Task details:
Condense the paragraph beginning "The word understanding is very important here" from the interview on education below into a short bulleted list that keeps its main facts.

Page:
• • • • • • •
It's important to emphasize the role of disciplines when you're talking about precollegiate education. Some people think the disciplines are irrelevant, and some people think all the interesting work is interdisciplinary so you can kind of jump right into that. I reject both of these claims. Disciplines are what separates us from the barbarians; I don't think you can do interdisciplinary work unless you've done disciplinary work.

The people who defend disciplines often go to the opposite extreme; there's a joke in my field which is in elementary school we love the kids, in high school we love the disciplines, in college we love ourselves. I don't think disciplines ought to be loved for their own sake; they ought to be seen as the best way to answer questions that human beings are interested in. Therefore I see the purpose of education as helping people understand the best answers that cultures and societies have come up with to basic questions, what I would call essential questions. So at the end we can form our own personal answers to those questions, which will be based to a significant extent on how other people have approached them, and will at the same time allow us to make our own syntheses.

The word understanding is very important here because I would say the overwhelming part of what we do in schools has nothing to do with understanding. It has to do with memorizing material and feeding it back in the form of short-answer tests. Understanding for me, on the other hand, is taking something that you've learned, a skill, a bit of knowledge, a concept, and applying it appropriately in a new situation. We very rarely ask students to do that. The most interesting finding of cognitive science for education is that when we ask even the best students in the best schools to make use of the knowledge in a new situation, they don't typically know how to do it.

JB: Maybe the premise of schools should be how to take tests. I became very good at it I'm not being ironic.

GARDNER: What you're saying is more true than you may realize. By and large throughout history, schools have not known exactly what it is that they want to do, but those who fund and operate schools have known that they want to have people who are responsible, and show up, and can master a task. So over the years they have developed what we might call ersatzes. If you wanted to go to Harvard College a hundred years ago, you had to be able to read Latin, Greek and Hebrew. Nobody went out and did a job where they had to read Latin, Greek and Hebrew. Nowadays it's mastering a certain amount of mathematics, even though almost nobody will be using that mathematics when they go on. They are hurdles which we set up to discover whether somebody has the Yiddish word is yechas, the German word is sitzfleisch to sit down and do something they don't really want to do.

Suddenly the notion of seeing whether people can memorize lots of stuff and can sit down and study becomes irrelevant. Because we can get computers and other kinds of instrumentation to do that for us. We don't need to remember the capital of Montana because it is likely to be at our fingertips. When I talk about being able to understand the discipline so that we can approach fundamental questions, I mean that we need to be able to train ways of thinking, so when new stuff comes along, people will be able to say, "Gee, I know how to approach that because of some ways of thinking that I've learned;" or if not, at least I have some recourse where I can go to figure out what to do. And this can be other people, or books, or some kind of training that you do yourself or with a simulation there are many options.

The notion of coverage, of going through a bunch of disciplines, and learning facts and concepts, is assessed by schools all over the world. It's never been a very good idea, but now it's really irrelevant. I would throw away 95 percent of the coverage that we do; figure out really important questions and issues, and give people lots and lots of time to learn about how disciplined minds think about those issues, and then to practice those disciplines themselves.
• • • • • • •
Dataset extract:

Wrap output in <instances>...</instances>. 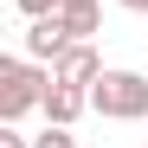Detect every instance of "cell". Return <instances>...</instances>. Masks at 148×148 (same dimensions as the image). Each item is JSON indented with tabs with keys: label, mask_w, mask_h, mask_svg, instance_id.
<instances>
[{
	"label": "cell",
	"mask_w": 148,
	"mask_h": 148,
	"mask_svg": "<svg viewBox=\"0 0 148 148\" xmlns=\"http://www.w3.org/2000/svg\"><path fill=\"white\" fill-rule=\"evenodd\" d=\"M52 77H58V84H77V90H90L97 77H103V58H97V45H90V39H71L64 52L52 58Z\"/></svg>",
	"instance_id": "3957f363"
},
{
	"label": "cell",
	"mask_w": 148,
	"mask_h": 148,
	"mask_svg": "<svg viewBox=\"0 0 148 148\" xmlns=\"http://www.w3.org/2000/svg\"><path fill=\"white\" fill-rule=\"evenodd\" d=\"M45 90H52V64L39 58H0V122H26Z\"/></svg>",
	"instance_id": "6da1fadb"
},
{
	"label": "cell",
	"mask_w": 148,
	"mask_h": 148,
	"mask_svg": "<svg viewBox=\"0 0 148 148\" xmlns=\"http://www.w3.org/2000/svg\"><path fill=\"white\" fill-rule=\"evenodd\" d=\"M90 110L103 122H142L148 116V77H142V71H110L103 64V77L90 84Z\"/></svg>",
	"instance_id": "7a4b0ae2"
},
{
	"label": "cell",
	"mask_w": 148,
	"mask_h": 148,
	"mask_svg": "<svg viewBox=\"0 0 148 148\" xmlns=\"http://www.w3.org/2000/svg\"><path fill=\"white\" fill-rule=\"evenodd\" d=\"M0 148H32V142L19 135V122H0Z\"/></svg>",
	"instance_id": "9c48e42d"
},
{
	"label": "cell",
	"mask_w": 148,
	"mask_h": 148,
	"mask_svg": "<svg viewBox=\"0 0 148 148\" xmlns=\"http://www.w3.org/2000/svg\"><path fill=\"white\" fill-rule=\"evenodd\" d=\"M13 7H19V13H26V19H52V13L64 7V0H13Z\"/></svg>",
	"instance_id": "ba28073f"
},
{
	"label": "cell",
	"mask_w": 148,
	"mask_h": 148,
	"mask_svg": "<svg viewBox=\"0 0 148 148\" xmlns=\"http://www.w3.org/2000/svg\"><path fill=\"white\" fill-rule=\"evenodd\" d=\"M58 19H64L71 39H90L97 26H103V0H71V7H58Z\"/></svg>",
	"instance_id": "8992f818"
},
{
	"label": "cell",
	"mask_w": 148,
	"mask_h": 148,
	"mask_svg": "<svg viewBox=\"0 0 148 148\" xmlns=\"http://www.w3.org/2000/svg\"><path fill=\"white\" fill-rule=\"evenodd\" d=\"M39 110H45V122H64V129H71V122L90 110V90H77V84H58V77H52V90H45V103H39Z\"/></svg>",
	"instance_id": "277c9868"
},
{
	"label": "cell",
	"mask_w": 148,
	"mask_h": 148,
	"mask_svg": "<svg viewBox=\"0 0 148 148\" xmlns=\"http://www.w3.org/2000/svg\"><path fill=\"white\" fill-rule=\"evenodd\" d=\"M32 148H77V135L64 122H45V135H32Z\"/></svg>",
	"instance_id": "52a82bcc"
},
{
	"label": "cell",
	"mask_w": 148,
	"mask_h": 148,
	"mask_svg": "<svg viewBox=\"0 0 148 148\" xmlns=\"http://www.w3.org/2000/svg\"><path fill=\"white\" fill-rule=\"evenodd\" d=\"M64 7H71V0H64Z\"/></svg>",
	"instance_id": "8fae6325"
},
{
	"label": "cell",
	"mask_w": 148,
	"mask_h": 148,
	"mask_svg": "<svg viewBox=\"0 0 148 148\" xmlns=\"http://www.w3.org/2000/svg\"><path fill=\"white\" fill-rule=\"evenodd\" d=\"M64 45H71V32H64V19H58V13H52V19H32V26H26V58H39V64H52Z\"/></svg>",
	"instance_id": "5b68a950"
},
{
	"label": "cell",
	"mask_w": 148,
	"mask_h": 148,
	"mask_svg": "<svg viewBox=\"0 0 148 148\" xmlns=\"http://www.w3.org/2000/svg\"><path fill=\"white\" fill-rule=\"evenodd\" d=\"M116 7H129V13H148V0H116Z\"/></svg>",
	"instance_id": "30bf717a"
}]
</instances>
• • • • • • •
The reply:
- Most of what schools do has nothing to do with understanding.
- Instead, schoolwork mostly consists of memorizing material and feeding it back on short-answer tests.
- Understanding means taking a skill, piece of knowledge, or concept and applying it appropriately in a new situation.
- Students are very rarely asked to do this.
- Cognitive science's most interesting finding for education is that even the best students in the best schools typically cannot use their knowledge in a new situation.